* [WHAT YOU NEED TO DO]
(a) From the judgment excerpt, set down the text between "2. This appeal" and "Sukha and Shyama.", inclusive.
(b) In the judgment excerpt, what were the names of Mawasi's two sons?

** START SOURCE EXTRACT **

IN THE SUPREME COURT OF INDIA CIVIL APPELLATE JURISDICTION
CIVIL APPEAL NO.8178/2010 (Arising out of S.L.P.(C) NO. 2786/2009)
Ritesh Tewari & Anr. .. Appellants
Versus
State of U.P. & Ors. ...Respondents
J U D G M E N T
Dr. B.S. CHAUHAN, J.
1. Leave granted.
2. This appeal has been preferred against the judgment and order dated
20th January, 2009, passed by the High Court of judicature at Allahabad in
Civil Misc. Writ Petition No. 45169 of 2008 by which the prayer of the
appellants to quash certain inter-departmental communications has been
rejected.
Facts:
3. One Mawasi, resident of Saraivega Hemlet of village Kakratha,
Tehsil and District Agra, had two sons, namely, Sukha and Shyama.

** END SOURCE EXTRACT **
** START RECORDS PROVIDED **

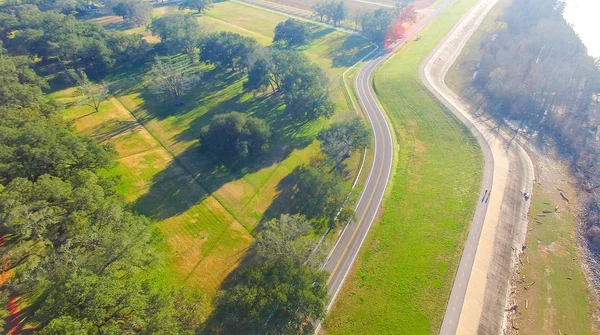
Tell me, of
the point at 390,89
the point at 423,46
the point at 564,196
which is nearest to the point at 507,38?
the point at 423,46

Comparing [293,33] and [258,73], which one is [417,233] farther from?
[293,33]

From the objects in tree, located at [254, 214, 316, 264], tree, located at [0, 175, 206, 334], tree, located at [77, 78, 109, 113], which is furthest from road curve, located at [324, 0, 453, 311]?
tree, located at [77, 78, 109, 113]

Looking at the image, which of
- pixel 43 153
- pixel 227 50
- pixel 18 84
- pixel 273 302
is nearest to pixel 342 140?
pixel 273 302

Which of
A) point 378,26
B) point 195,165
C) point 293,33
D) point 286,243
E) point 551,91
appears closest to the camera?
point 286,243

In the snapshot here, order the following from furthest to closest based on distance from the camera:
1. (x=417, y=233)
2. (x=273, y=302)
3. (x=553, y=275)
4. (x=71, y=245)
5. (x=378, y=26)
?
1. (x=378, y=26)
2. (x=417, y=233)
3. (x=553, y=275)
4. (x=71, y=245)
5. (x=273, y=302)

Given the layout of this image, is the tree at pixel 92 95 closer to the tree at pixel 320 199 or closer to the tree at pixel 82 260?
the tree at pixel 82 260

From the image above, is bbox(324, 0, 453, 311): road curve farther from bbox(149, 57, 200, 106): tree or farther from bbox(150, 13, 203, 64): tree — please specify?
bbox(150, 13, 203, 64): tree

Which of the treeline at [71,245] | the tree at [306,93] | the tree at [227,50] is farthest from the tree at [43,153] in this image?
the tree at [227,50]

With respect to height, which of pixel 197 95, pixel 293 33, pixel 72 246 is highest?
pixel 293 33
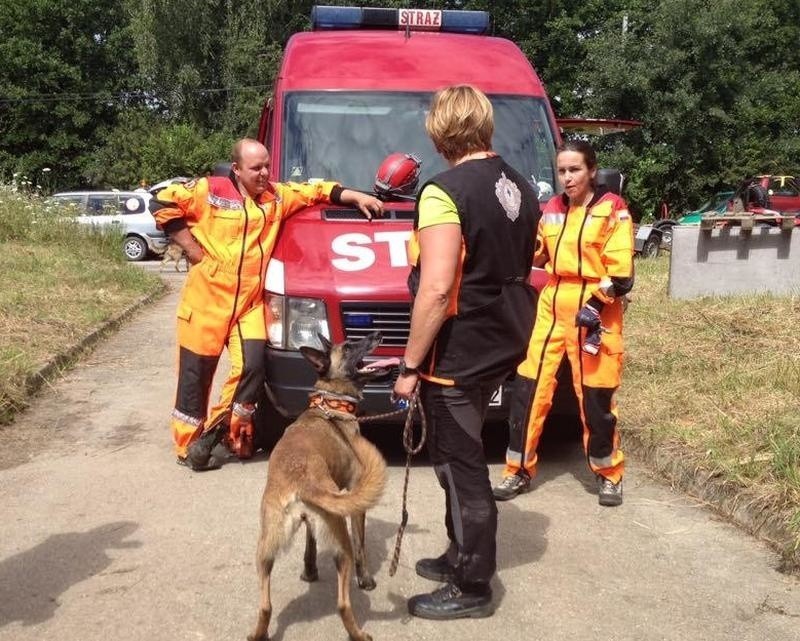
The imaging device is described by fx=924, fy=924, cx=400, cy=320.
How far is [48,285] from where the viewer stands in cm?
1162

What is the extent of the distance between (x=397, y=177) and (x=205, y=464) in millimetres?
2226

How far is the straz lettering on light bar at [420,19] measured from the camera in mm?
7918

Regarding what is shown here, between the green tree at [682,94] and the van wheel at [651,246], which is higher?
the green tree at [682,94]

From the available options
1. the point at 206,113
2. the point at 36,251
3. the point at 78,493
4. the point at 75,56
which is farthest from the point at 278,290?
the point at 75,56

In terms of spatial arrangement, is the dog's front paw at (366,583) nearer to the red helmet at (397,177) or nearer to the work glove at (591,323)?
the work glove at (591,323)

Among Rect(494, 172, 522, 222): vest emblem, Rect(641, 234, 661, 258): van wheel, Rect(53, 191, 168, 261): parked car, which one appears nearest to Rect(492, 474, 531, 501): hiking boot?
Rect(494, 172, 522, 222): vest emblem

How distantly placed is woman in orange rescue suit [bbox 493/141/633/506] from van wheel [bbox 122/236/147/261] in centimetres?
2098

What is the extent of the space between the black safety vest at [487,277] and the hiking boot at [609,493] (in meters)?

** END RECORDS PROVIDED **

* [ANSWERS PER TASK]
(a)
2. This appeal has been preferred against the judgment and order dated
20th January, 2009, passed by the High Court of judicature at Allahabad in
Civil Misc. Writ Petition No. 45169 of 2008 by which the prayer of the
appellants to quash certain inter-departmental communications has been
rejected.
Facts:
3. One Mawasi, resident of Saraivega Hemlet of village Kakratha,
Tehsil and District Agra, had two sons, namely, Sukha and Shyama.

(b) Sukha and Shyama.